I’m very new to Devonthink.
I currently imported some pdf-files scanned in color (compressed) with 200dpi.
Their filesizes are round about 200KB per page. After making the pdf’s searchable their sizes are round about 3MB.
For a full colored scan or a higher dpi value the filesize increases up to 10 MB per Page.

Am I doing wrong? Do I have wrong settings or is this the expected behaviour of Devonthink?

THanks a lot for your Support!

I recommend that scans be made at a resolution of 300 dpi, as 200 dpi (especially for color) may not produce images with sufficient resolution of text characters, and so degrade OCR accuracy.

I suspect that Preferences > OCR has the option to retain the resolution of the original image chosen by checking it. That usually results in large file sizes. During re-rasterization of the image layer Apple’s code in OS X works, but doesn’t use any compression, so files can be large.

If your scanner produces clean, high contrast scans (like my ScanSnap set for 300 dpi black & white scans or 600 dpi for color) you might experiment with unchecking the above option and setting dpi and image resolution instead. There may be some degradation of the image layer of the searchable PDF, but there can be major savings in file size.

Most of my OCR is done with settings in DEVONthink Pro Office Preferences > OCR of 130 dpi and 50% image quality. The resulting view/print quality of the searchable PDFs is acceptable to me, and the PDFs are usually significantly smaller than the original scanner output files.

It’s also possible to use an external application to shrink existing large PDF files, such as PDF Shrink, Adobe Acrobat, etc. Or to re-save the PDF using a Quartz Filter option (Google for custom Quartz Filter settings).
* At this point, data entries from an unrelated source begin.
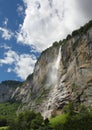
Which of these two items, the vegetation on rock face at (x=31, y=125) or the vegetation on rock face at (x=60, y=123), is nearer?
the vegetation on rock face at (x=60, y=123)

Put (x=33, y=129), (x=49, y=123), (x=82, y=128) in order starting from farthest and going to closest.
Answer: (x=49, y=123)
(x=33, y=129)
(x=82, y=128)

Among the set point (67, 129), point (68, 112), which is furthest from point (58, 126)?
point (68, 112)

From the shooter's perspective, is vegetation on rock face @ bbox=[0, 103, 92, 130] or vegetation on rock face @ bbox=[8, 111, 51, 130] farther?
vegetation on rock face @ bbox=[8, 111, 51, 130]

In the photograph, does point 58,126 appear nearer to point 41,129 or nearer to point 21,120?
point 41,129

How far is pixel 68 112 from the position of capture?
19212cm

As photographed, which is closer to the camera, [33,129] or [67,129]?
[67,129]

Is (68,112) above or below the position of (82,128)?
above

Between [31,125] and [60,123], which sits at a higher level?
[31,125]

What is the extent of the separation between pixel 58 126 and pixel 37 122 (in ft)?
57.9

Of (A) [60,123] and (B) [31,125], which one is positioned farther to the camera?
(B) [31,125]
Many Thanks for your feedback.

I experimented with the OCR Settings of DEVONthink.
I’m not sure, if I understand the process right.
At first I scan the document with a high dpi value e.g. 300 to a pdf.
Then I import these document to devonthink with the settings provided by you (130dpi and 50% of quality). With the good quality scan devonthink could bring up a better ocr result and then compress the file?

If I’m right, it is better to scan with a better quality and then compress at least the document by Devnthink.